= What to work on =
Please change "camera" to "lens" in the material starting at the line that contains "Between pixel 410" and ending at the line that contains "5. the point at 489,261", keeping everything else the same.

(Rows of spatial question material)
···

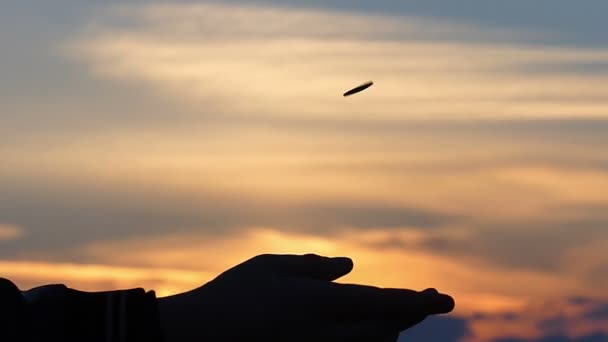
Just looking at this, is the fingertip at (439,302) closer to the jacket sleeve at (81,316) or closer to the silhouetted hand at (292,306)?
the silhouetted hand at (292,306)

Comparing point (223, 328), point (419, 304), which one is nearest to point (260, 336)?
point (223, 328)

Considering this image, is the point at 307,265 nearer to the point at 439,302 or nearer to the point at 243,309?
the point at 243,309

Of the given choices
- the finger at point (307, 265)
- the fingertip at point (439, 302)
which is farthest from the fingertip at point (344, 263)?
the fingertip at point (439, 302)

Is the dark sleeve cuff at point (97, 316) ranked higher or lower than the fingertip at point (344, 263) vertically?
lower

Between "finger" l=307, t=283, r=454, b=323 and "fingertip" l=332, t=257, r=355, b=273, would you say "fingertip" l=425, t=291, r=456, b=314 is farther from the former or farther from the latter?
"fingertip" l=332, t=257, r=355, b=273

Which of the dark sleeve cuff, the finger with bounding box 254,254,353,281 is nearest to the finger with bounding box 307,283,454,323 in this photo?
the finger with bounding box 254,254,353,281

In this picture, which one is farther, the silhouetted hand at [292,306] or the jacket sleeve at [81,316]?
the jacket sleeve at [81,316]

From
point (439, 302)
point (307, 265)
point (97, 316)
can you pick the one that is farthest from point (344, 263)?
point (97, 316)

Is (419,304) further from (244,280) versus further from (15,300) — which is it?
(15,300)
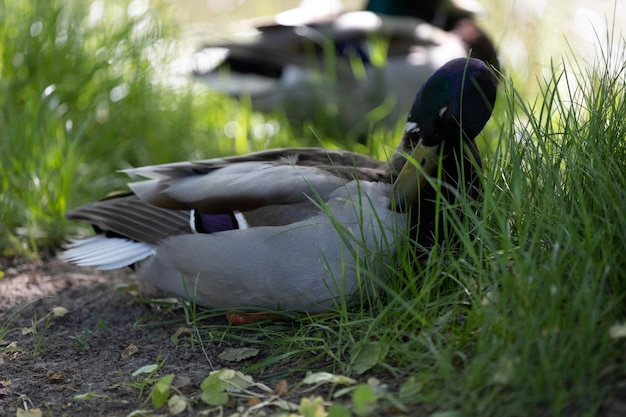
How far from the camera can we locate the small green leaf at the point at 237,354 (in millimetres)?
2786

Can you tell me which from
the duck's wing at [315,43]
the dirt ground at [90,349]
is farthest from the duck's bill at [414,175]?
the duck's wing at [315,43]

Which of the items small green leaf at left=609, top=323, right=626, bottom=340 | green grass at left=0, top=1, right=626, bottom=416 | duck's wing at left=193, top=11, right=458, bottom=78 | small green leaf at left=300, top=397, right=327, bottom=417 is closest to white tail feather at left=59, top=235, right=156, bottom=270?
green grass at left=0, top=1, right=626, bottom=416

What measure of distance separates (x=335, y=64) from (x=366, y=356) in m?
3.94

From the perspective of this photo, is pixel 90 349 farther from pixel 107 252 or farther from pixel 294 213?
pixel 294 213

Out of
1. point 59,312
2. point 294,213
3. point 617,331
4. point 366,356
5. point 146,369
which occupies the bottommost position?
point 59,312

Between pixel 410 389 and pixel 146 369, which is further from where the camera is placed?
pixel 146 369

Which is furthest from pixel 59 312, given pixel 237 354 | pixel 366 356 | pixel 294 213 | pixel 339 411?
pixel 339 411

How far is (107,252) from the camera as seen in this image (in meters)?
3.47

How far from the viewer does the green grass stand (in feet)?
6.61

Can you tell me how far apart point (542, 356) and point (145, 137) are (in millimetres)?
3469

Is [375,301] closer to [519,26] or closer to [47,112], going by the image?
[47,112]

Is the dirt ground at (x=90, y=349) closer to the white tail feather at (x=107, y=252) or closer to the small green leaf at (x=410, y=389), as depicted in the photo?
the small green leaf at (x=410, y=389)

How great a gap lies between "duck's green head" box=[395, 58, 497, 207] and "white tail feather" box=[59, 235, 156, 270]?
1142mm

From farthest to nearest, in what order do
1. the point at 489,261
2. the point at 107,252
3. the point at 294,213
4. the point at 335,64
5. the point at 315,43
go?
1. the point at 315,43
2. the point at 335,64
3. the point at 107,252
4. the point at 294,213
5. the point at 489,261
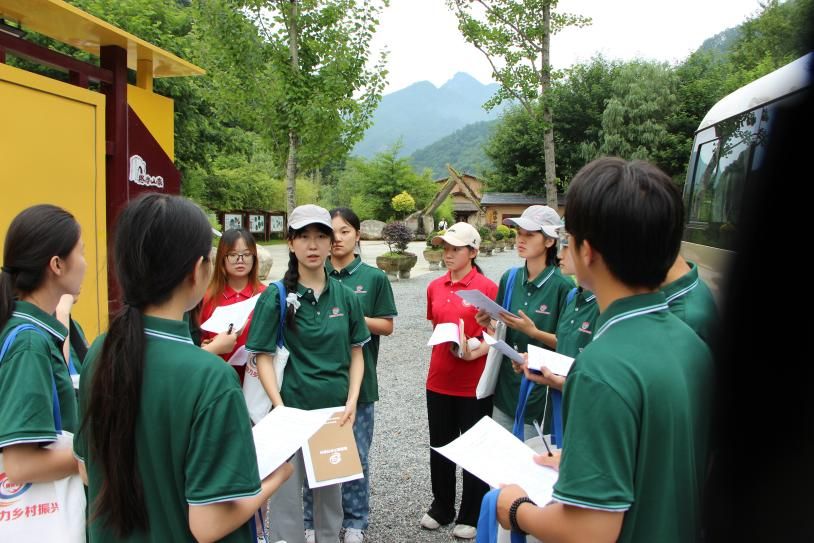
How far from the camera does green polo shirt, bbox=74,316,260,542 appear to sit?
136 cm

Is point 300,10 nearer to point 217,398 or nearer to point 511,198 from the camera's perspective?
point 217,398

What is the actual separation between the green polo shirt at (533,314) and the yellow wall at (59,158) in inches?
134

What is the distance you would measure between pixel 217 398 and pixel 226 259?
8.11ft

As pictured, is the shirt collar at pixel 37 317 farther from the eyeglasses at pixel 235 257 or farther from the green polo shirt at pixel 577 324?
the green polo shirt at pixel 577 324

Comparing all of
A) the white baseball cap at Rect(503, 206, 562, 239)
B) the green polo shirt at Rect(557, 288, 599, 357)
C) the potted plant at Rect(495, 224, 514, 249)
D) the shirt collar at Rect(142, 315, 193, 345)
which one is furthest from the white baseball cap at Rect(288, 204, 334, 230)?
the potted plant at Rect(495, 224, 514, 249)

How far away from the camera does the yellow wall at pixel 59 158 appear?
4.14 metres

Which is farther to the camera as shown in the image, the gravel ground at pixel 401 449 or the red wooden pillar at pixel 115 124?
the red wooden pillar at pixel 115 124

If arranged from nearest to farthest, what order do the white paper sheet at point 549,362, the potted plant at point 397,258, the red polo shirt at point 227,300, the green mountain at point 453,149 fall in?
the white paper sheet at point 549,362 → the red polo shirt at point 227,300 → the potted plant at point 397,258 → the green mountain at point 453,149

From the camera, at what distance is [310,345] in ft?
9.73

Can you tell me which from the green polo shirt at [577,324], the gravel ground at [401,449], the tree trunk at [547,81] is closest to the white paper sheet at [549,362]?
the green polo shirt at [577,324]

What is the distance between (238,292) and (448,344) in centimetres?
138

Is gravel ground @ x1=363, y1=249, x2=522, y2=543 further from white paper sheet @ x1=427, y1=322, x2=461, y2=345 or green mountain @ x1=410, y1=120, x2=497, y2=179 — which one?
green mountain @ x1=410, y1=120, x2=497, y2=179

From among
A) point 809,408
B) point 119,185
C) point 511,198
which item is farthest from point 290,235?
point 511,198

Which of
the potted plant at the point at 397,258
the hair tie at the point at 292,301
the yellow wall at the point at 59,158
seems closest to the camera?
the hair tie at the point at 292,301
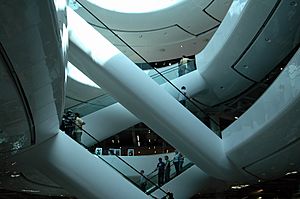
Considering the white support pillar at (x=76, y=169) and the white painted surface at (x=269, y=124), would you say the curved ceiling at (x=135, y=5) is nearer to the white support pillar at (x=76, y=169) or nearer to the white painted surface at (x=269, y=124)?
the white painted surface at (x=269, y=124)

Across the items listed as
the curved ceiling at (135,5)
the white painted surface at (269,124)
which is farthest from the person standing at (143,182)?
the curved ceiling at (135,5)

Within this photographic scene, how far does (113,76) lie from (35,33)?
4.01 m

···

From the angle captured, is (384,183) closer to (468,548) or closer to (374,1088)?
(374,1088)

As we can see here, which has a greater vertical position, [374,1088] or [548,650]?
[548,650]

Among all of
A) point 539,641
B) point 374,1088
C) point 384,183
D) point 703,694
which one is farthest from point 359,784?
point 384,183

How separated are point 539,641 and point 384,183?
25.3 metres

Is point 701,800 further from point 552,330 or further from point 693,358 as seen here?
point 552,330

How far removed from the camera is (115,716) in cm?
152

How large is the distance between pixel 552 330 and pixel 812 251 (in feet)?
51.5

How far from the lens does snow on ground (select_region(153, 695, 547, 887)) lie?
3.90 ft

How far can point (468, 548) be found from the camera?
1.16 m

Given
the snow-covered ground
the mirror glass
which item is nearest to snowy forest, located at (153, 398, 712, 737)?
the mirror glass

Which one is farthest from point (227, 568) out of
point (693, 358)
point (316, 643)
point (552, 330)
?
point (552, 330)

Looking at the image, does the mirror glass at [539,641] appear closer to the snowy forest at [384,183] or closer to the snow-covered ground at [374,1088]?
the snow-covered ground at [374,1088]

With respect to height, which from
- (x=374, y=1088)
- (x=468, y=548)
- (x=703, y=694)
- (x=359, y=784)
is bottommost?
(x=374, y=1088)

···

= Reply =
Between pixel 410 389 and pixel 146 369, which is further from where the lens is placed?
pixel 146 369

Which is furthest from pixel 59 312, given pixel 237 354 | pixel 366 356 | pixel 294 213 | pixel 339 411?
pixel 339 411

How far is (107,252) from the lens as seen in this image (in meters)?
3.47

How far from the viewer does the green grass stand (in feet)?
6.61

Can you tell me how far apart point (542, 356) and point (145, 137) are (in millimetres)?
3469

Is [375,301] closer to [519,26] or closer to [47,112], going by the image?
[47,112]

Is the dirt ground at (x=90, y=349) closer to the white tail feather at (x=107, y=252) or closer to the small green leaf at (x=410, y=389), as depicted in the photo?
the small green leaf at (x=410, y=389)

How great a gap lies between "duck's green head" box=[395, 58, 497, 207] and "white tail feather" box=[59, 235, 156, 270]?
1142mm

From farthest to nearest, in what order do
1. the point at 489,261
2. the point at 107,252
3. the point at 294,213
4. the point at 335,64
5. the point at 315,43
go?
1. the point at 315,43
2. the point at 335,64
3. the point at 107,252
4. the point at 294,213
5. the point at 489,261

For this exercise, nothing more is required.